____ Entries supplied

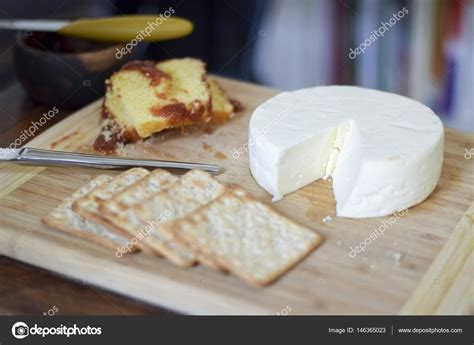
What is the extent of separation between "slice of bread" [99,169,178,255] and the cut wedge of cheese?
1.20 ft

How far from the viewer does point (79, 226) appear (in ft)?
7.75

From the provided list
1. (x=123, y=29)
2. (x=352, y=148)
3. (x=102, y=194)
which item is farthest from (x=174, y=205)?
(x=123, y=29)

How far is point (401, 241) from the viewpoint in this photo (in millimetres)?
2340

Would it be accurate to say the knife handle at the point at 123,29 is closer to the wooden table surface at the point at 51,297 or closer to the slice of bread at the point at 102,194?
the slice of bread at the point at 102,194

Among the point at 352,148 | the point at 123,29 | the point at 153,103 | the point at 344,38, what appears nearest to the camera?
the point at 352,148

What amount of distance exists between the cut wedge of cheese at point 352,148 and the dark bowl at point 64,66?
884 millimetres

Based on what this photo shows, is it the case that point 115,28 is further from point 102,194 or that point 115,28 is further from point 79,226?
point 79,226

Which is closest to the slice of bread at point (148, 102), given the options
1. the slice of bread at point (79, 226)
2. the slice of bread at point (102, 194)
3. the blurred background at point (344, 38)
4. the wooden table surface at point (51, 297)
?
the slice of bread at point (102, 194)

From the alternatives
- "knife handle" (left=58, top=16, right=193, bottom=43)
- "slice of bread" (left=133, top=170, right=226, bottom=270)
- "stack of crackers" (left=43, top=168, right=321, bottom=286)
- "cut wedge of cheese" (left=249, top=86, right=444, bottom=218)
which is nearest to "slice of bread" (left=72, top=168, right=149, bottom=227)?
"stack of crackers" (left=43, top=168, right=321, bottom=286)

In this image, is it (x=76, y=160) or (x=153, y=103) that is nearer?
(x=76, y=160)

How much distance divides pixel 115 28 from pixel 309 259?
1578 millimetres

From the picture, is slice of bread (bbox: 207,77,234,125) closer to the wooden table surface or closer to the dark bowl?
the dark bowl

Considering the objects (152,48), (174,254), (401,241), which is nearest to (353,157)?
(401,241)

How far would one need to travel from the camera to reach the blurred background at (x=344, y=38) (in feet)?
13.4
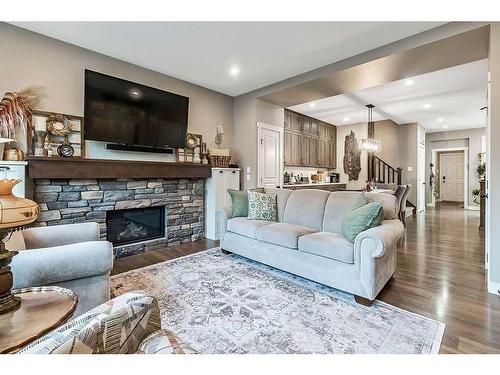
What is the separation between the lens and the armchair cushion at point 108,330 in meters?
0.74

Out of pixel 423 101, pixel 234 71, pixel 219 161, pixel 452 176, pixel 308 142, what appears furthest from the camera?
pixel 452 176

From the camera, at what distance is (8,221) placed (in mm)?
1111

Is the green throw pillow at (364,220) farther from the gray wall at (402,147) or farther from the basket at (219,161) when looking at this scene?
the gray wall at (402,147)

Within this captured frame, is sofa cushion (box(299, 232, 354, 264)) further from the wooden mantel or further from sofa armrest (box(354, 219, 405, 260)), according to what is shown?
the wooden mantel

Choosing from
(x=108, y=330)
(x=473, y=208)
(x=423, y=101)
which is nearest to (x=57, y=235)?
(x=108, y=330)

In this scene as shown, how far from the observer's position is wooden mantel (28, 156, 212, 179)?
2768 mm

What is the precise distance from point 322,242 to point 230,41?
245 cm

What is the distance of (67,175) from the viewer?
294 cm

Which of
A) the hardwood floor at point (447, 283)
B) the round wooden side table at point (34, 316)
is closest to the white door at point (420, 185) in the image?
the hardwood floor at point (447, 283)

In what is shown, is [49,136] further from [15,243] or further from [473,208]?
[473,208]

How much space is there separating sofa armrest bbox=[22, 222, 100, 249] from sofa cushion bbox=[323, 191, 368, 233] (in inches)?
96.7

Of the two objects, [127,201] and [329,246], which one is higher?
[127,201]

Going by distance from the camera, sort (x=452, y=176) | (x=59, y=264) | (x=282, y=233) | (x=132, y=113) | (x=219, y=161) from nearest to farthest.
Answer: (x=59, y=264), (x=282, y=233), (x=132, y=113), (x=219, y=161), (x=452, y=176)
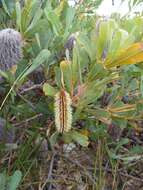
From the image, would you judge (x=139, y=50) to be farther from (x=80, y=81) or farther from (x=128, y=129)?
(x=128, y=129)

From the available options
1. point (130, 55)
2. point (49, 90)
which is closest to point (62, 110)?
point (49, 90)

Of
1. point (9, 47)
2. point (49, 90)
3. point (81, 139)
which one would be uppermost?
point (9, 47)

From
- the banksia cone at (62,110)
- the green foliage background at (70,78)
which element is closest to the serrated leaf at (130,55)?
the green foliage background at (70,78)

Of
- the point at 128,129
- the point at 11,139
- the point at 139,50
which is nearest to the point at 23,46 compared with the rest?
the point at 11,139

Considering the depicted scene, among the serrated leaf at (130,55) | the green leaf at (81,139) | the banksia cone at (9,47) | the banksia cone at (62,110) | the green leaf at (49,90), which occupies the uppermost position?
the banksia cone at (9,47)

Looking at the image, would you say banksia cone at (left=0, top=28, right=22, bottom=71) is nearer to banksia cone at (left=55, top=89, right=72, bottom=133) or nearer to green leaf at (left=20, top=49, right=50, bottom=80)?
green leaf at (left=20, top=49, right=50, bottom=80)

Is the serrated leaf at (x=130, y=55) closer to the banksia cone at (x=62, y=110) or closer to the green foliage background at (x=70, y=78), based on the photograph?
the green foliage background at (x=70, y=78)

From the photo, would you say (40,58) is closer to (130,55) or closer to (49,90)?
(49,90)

________
____ Entries supplied

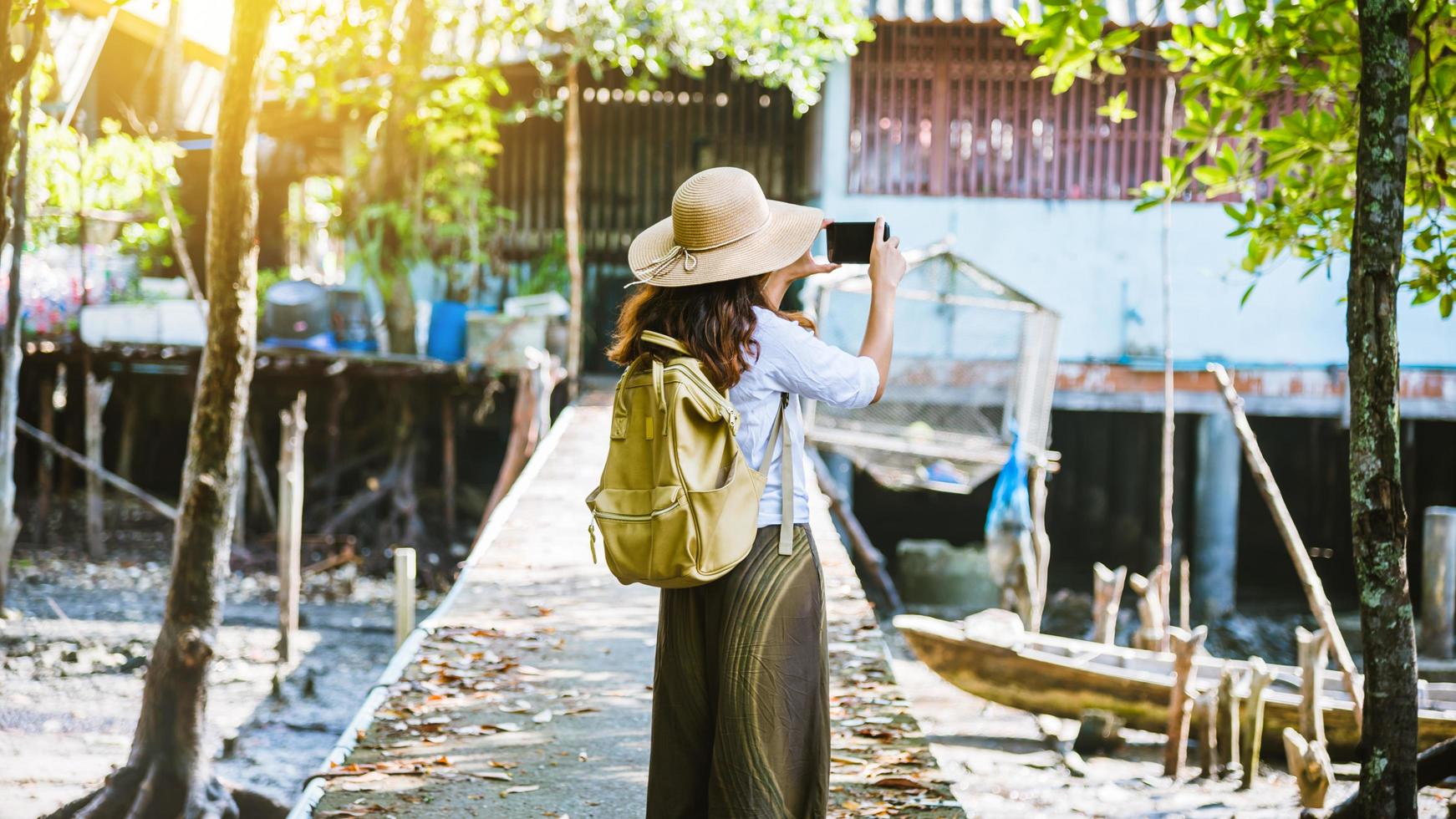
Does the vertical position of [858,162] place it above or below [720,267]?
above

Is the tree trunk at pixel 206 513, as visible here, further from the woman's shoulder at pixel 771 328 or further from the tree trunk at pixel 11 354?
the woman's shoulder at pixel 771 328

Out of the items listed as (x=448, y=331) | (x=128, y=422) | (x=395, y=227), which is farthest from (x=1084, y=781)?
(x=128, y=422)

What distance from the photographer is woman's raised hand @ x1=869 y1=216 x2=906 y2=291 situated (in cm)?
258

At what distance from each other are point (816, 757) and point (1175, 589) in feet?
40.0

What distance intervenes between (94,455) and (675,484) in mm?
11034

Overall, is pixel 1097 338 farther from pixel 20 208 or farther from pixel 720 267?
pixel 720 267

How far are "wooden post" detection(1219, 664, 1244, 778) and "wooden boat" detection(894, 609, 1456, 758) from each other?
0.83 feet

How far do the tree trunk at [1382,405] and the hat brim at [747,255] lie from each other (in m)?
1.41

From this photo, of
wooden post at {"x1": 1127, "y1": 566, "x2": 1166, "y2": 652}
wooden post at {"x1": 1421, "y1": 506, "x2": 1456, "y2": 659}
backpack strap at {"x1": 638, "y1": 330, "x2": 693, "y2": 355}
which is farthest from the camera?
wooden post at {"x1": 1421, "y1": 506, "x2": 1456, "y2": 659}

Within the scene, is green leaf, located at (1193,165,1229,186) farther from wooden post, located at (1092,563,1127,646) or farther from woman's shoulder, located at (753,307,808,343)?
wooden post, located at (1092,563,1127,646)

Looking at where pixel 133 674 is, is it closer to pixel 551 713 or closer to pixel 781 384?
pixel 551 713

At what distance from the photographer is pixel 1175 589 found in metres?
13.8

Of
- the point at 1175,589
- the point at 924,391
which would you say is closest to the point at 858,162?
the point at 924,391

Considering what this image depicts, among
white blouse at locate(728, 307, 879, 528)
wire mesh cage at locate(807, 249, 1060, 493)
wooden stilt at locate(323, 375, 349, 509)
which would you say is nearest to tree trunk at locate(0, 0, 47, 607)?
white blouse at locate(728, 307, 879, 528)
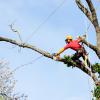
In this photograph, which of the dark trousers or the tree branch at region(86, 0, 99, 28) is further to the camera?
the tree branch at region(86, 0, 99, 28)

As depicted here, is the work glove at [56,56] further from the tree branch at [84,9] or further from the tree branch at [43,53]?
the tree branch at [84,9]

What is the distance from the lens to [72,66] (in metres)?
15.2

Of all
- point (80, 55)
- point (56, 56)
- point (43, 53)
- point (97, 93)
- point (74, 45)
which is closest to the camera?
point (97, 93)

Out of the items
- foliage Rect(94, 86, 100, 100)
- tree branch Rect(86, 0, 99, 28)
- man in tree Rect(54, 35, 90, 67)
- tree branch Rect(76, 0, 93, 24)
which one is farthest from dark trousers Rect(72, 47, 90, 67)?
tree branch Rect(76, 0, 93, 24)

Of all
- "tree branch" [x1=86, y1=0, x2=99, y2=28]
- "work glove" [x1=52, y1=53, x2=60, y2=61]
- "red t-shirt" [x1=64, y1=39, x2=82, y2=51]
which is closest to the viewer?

________
____ Entries supplied

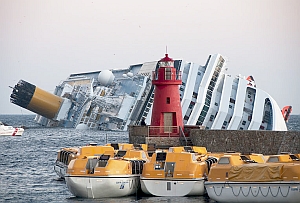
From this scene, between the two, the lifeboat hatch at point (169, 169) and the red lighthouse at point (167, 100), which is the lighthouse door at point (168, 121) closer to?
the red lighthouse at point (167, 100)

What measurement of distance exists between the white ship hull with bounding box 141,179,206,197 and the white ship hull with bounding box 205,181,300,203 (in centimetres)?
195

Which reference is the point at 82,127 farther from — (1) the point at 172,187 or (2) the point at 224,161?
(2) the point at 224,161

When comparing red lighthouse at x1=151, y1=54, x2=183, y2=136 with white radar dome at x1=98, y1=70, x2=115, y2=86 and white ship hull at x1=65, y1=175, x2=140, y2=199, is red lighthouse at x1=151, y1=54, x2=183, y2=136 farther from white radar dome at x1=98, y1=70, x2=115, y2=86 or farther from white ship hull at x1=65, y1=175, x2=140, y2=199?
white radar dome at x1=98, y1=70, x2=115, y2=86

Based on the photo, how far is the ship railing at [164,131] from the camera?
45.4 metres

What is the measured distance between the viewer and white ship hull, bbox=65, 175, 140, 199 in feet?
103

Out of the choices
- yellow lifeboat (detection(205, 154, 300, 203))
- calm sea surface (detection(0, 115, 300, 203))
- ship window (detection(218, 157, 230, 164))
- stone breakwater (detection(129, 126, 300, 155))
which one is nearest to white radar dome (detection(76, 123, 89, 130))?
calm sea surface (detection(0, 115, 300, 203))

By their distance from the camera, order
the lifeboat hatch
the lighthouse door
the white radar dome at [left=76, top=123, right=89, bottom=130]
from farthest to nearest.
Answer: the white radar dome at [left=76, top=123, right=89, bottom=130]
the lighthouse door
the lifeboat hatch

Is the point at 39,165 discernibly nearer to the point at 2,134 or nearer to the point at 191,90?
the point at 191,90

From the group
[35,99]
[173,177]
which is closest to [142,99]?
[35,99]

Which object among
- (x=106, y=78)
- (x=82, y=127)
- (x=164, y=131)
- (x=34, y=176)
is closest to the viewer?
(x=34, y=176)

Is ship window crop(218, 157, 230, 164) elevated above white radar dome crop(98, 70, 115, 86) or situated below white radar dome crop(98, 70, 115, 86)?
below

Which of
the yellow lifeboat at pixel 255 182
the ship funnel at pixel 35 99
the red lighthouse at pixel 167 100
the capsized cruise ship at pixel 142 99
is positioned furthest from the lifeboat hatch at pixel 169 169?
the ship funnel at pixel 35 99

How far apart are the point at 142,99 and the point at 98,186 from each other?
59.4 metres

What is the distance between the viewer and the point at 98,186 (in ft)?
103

________

Goal of the exercise:
Pick out every line above that contains the string "floor" and copy each of those lines. Matching is case-sensitive.

Solution for this problem:
A) the hardwood floor at point (447, 283)
the hardwood floor at point (447, 283)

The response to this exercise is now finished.